*** Begin section ***
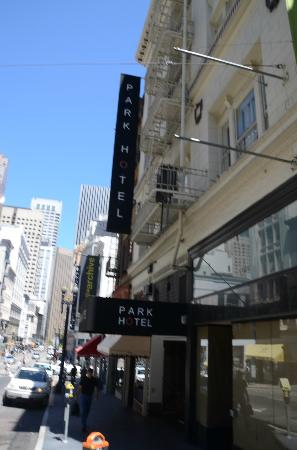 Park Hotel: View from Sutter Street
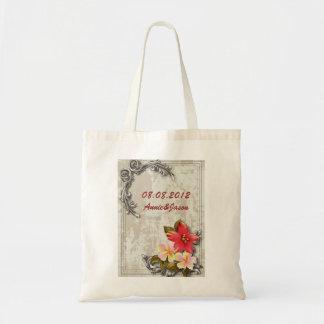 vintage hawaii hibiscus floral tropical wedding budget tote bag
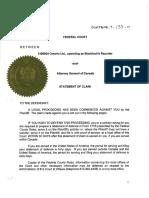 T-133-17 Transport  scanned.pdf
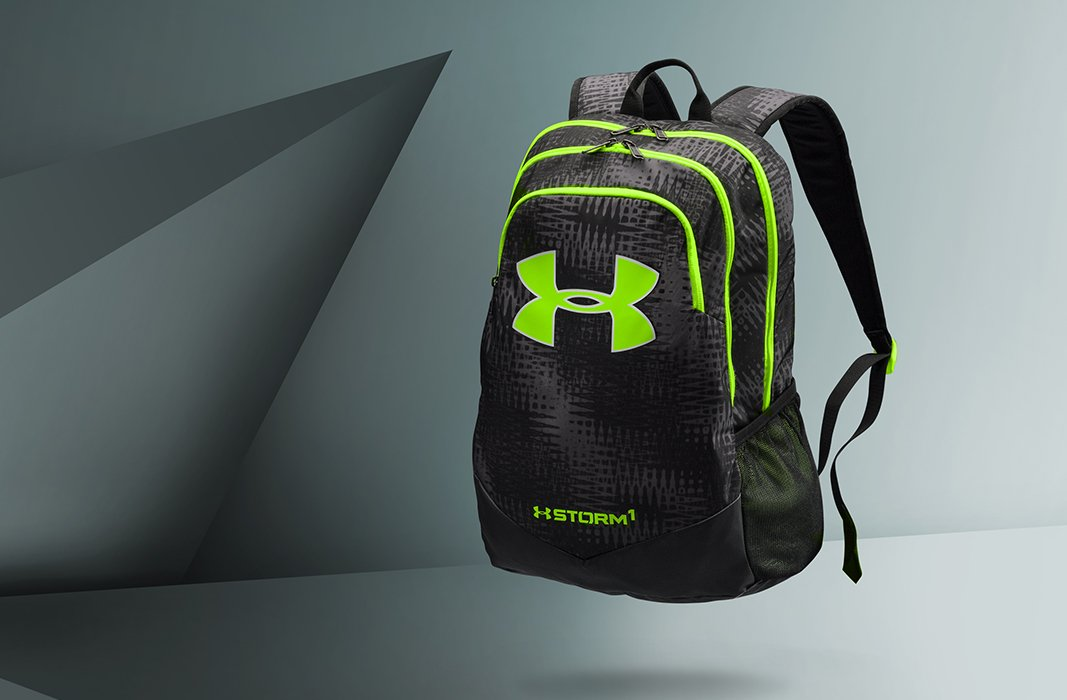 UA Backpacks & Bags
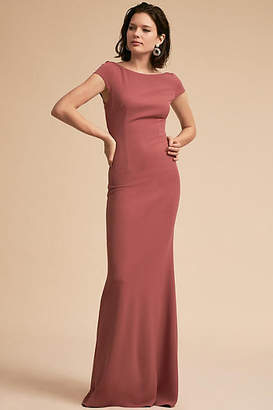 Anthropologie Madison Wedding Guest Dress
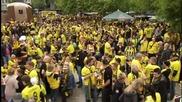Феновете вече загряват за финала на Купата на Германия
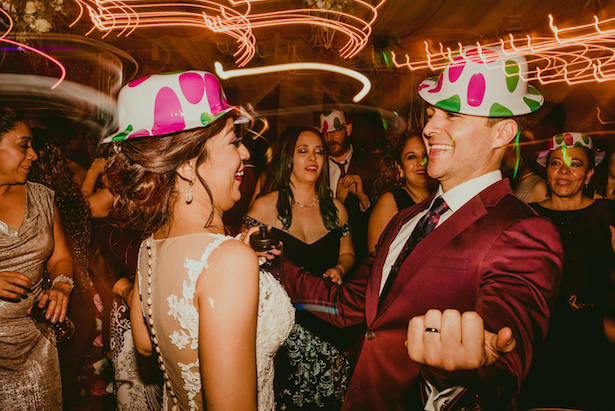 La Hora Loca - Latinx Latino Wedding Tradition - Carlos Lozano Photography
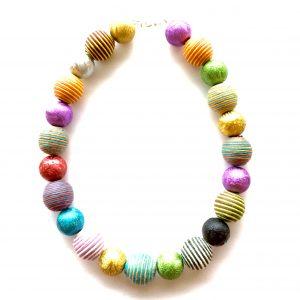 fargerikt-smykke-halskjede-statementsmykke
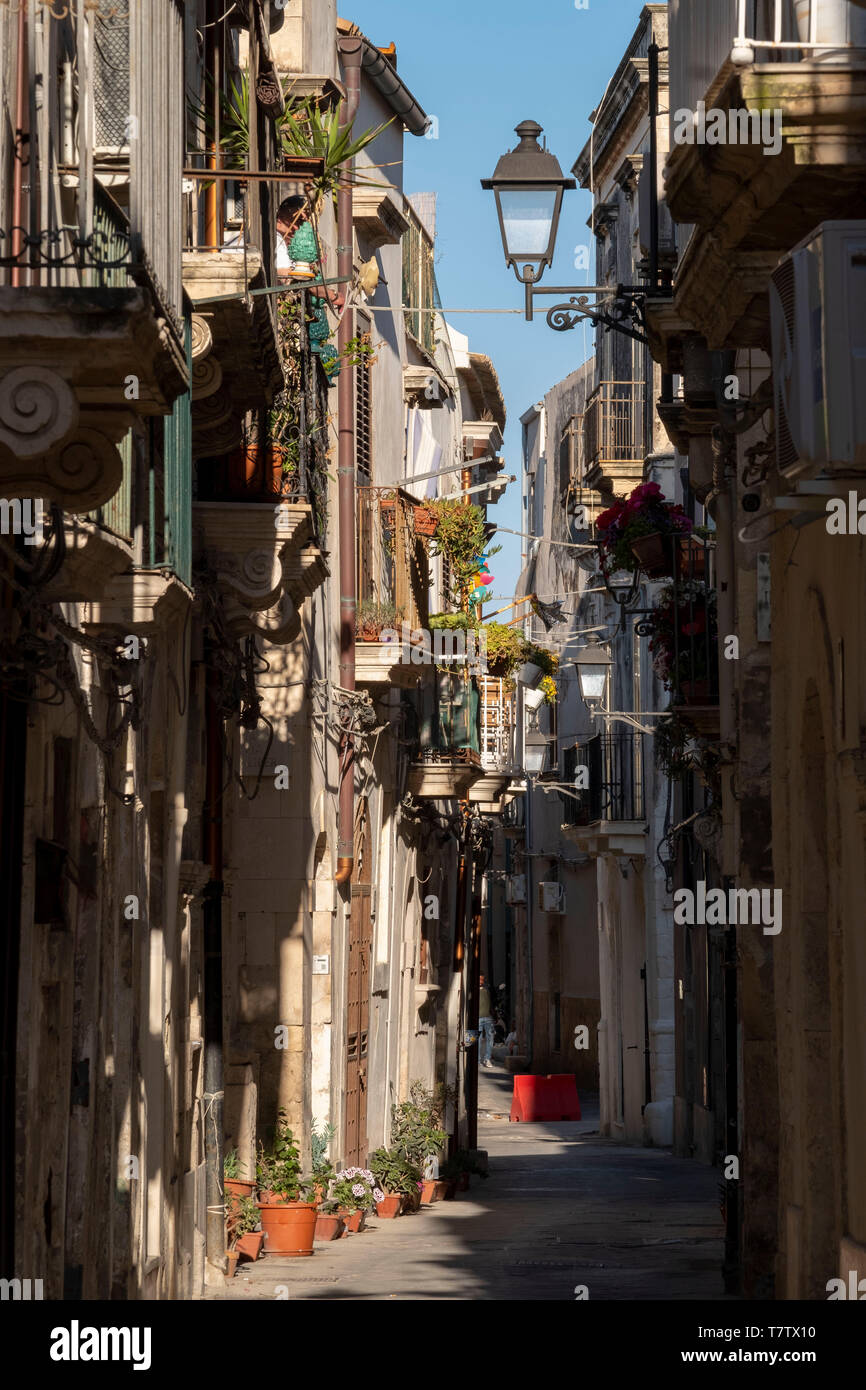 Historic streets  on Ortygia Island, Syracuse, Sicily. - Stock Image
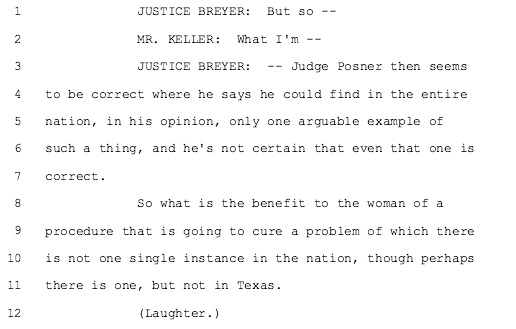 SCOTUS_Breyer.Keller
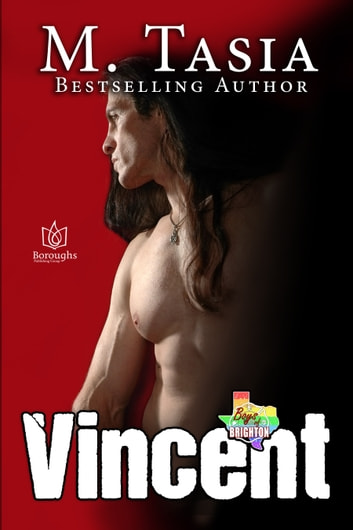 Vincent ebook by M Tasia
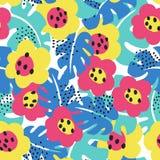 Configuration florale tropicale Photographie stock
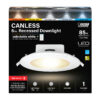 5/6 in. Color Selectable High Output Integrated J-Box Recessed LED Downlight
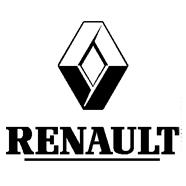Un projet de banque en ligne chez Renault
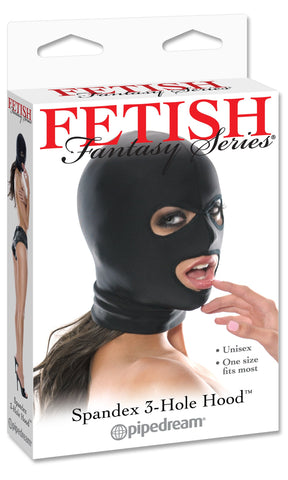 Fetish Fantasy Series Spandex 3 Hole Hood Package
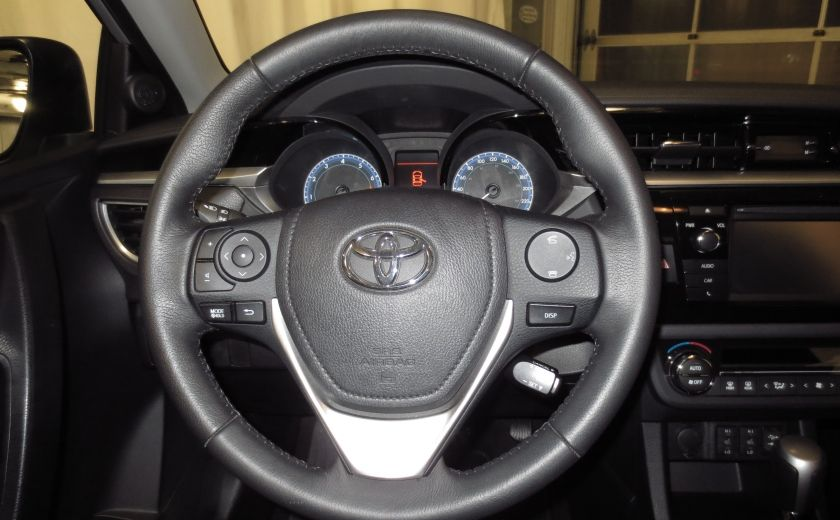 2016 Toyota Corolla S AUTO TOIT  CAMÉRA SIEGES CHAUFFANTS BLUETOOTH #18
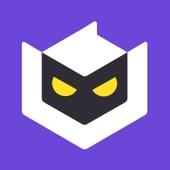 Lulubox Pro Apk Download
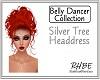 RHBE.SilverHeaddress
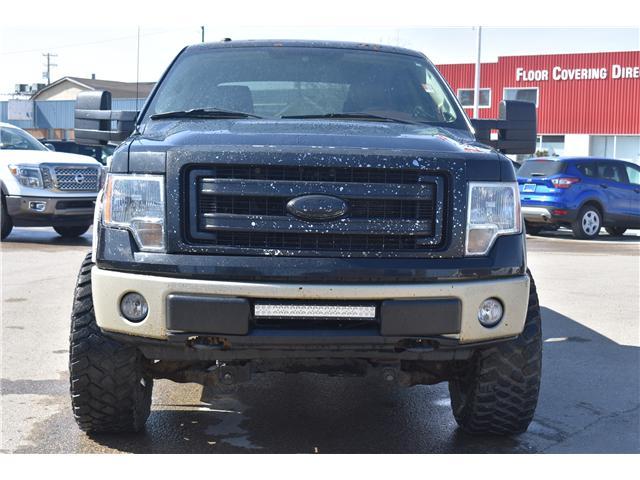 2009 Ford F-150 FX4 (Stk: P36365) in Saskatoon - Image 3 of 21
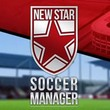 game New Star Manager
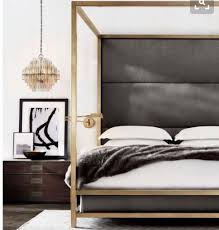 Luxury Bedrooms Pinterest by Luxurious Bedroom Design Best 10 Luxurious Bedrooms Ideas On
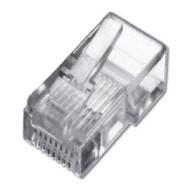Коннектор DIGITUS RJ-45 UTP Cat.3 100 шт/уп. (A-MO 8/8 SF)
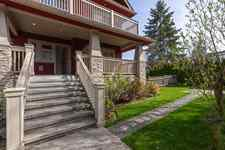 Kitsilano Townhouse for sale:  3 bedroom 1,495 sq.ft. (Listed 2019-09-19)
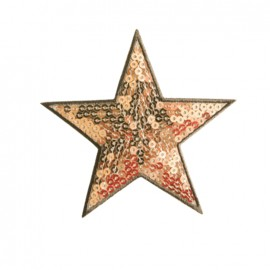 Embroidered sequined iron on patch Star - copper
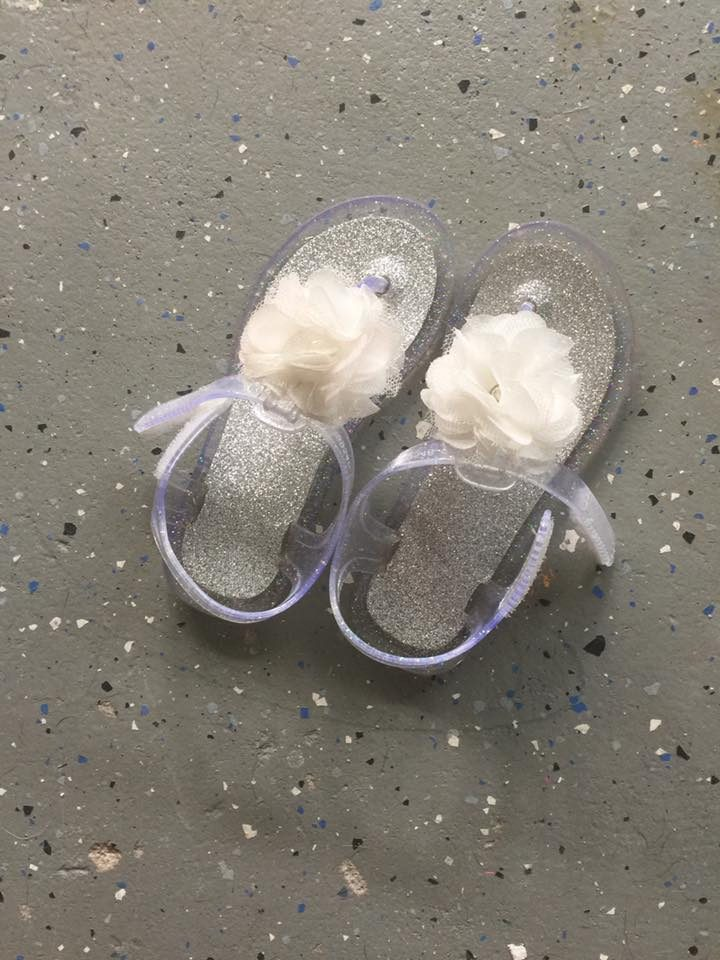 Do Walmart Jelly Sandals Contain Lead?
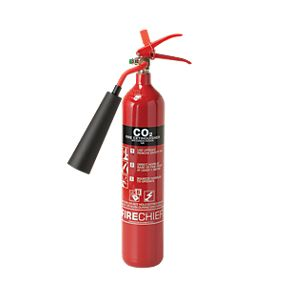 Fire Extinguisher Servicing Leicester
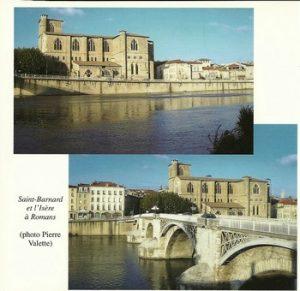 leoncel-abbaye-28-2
*** End section ***
REQUIRED ACTION:
Without the pictures, return the records above exactly as written.

ANSWER SPACE:
 Park Hotel: View from Sutter Street
 vintage hawaii hibiscus floral tropical wedding budget tote bag
 T-133-17 Transport  scanned.pdf
 UA Backpacks & Bags
 Anthropologie Madison Wedding Guest Dress
Феновете вече загряват за финала на Купата на Германия
 La Hora Loca - Latinx Latino Wedding Tradition - Carlos Lozano Photography
 fargerikt-smykke-halskjede-statementsmykke
 Historic streets  on Ortygia Island, Syracuse, Sicily. - Stock Image
 SCOTUS_Breyer.Keller
 Vincent ebook by M Tasia
 Configuration florale tropicale Photographie stock
 5/6 in. Color Selectable High Output Integrated J-Box Recessed LED Downlight
Un projet de banque en ligne chez Renault
 Fetish Fantasy Series Spandex 3 Hole Hood Package
 2016 Toyota Corolla S AUTO TOIT  CAMÉRA SIEGES CHAUFFANTS BLUETOOTH #18
 Lulubox Pro Apk Download
 RHBE.SilverHeaddress
 2009 Ford F-150 FX4 (Stk: P36365) in Saskatoon - Image 3 of 21
 game New Star Manager
 Luxury Bedrooms Pinterest by Luxurious Bedroom Design Best 10 Luxurious Bedrooms Ideas On
Коннектор DIGITUS RJ-45 UTP Cat.3 100 шт/уп. (A-MO 8/8 SF)
 Kitsilano Townhouse for sale:  3 bedroom 1,495 sq.ft. (Listed 2019-09-19)
 Embroidered sequined iron on patch Star - copper
 Do Walmart Jelly Sandals Contain Lead?
 Fire Extinguisher Servicing Leicester
 leoncel-abbaye-28-2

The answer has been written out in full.